● **Selected text**:
* start *

“I don’t want to forgive him, and I have truly wrestled with differentiating forgiveness from making his actions out to have been ok when they were anything but. With that being said I believe in a God that I know would forgive him, and I hope he can move on in life.”


Those were my final words at the end of my victim statement that I read to the judge as I sat in the same courtroom.

My rapist was on the other side of his court-appointed lawyer.

This was the finish line after the uprooting of trauma, PTSD and my new life at college that came from being subpoenaed for trial two years after I had reported this sexual assault when they had finally “found” my perpetrator — though no one had been searching, except maybe my poor mother.

The way in which victims are treated and the way in which the idea of a quick and justified process for victims is actually just a fairytale myth attached to the way that our society refuses to confront the reality of the rape culture. It could honestly be its own article.

The moments that followed the reading of my victim statement and the knowledge that I have gained from my studies at my university are what have truly brought me to realize the dire need of this article. It helped me come to terms with my own experiences as a victim and survivor.

* end *

● **Directions**:
1 – In the courtroom account, how long after reporting the assault was the writer subpoenaed for trial?
2 – Retype the courtroom account word for word, starting at "This was the" and ending at "victim and survivor.".

● **Dataset excerpt**:
* start *

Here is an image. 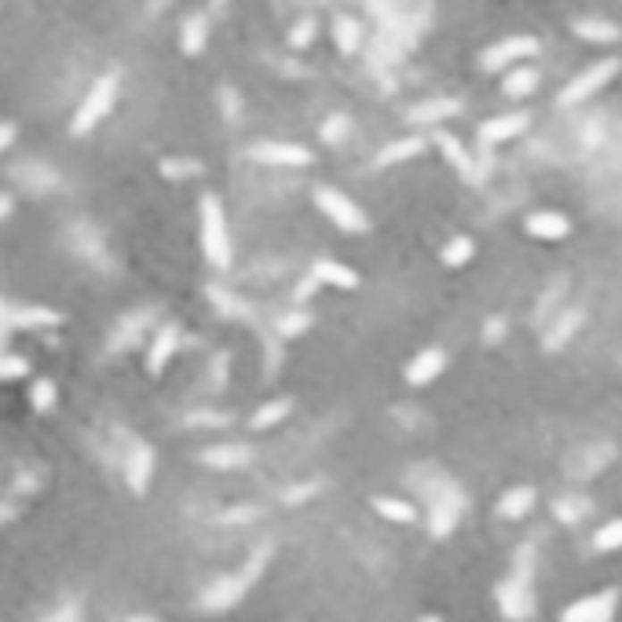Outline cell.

* end *

● **Answers for the exercise**:
1 – Two years.

2 –
This was the finish line after the uprooting of trauma, PTSD and my new life at college that came from being subpoenaed for trial two years after I had reported this sexual assault when they had finally “found” my perpetrator — though no one had been searching, except maybe my poor mother.

The way in which victims are treated and the way in which the idea of a quick and justified process for victims is actually just a fairytale myth attached to the way that our society refuses to confront the reality of the rape culture. It could honestly be its own article.

The moments that followed the reading of my victim statement and the knowledge that I have gained from my studies at my university are what have truly brought me to realize the dire need of this article. It helped me come to terms with my own experiences as a victim and survivor.